[Opening Given data section]

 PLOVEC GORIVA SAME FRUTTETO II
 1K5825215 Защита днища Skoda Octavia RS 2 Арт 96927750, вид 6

[Closing Given data section]
[Opening Given data section]

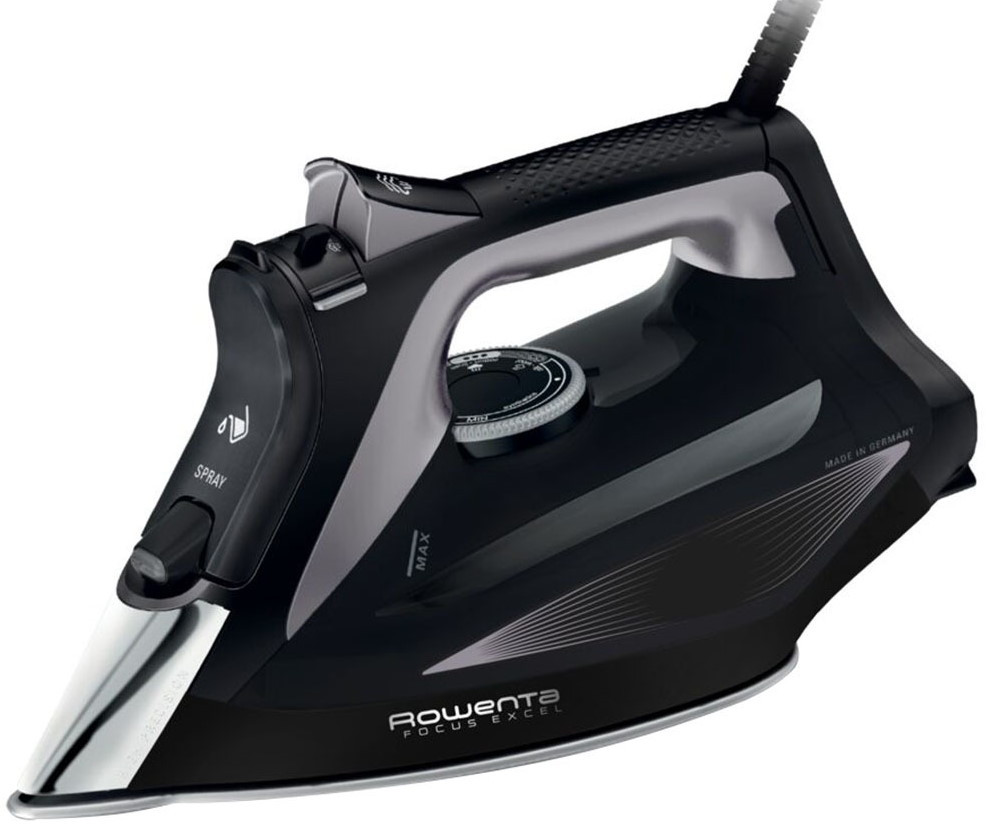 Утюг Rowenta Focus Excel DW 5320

[Closing Given data section]

(Goal of the exercise):
Starting at the line above that contains "PLOVEC GORIVA SAME FRUTTETO II", repeat each line exactly up to and including the line that contains "1K5825215 Защита днища", and stop there.

(Solution to the exercise):
 PLOVEC GORIVA SAME FRUTTETO II
 1K5825215 Защита днища Skoda Octavia RS 2 Арт 96927750, вид 6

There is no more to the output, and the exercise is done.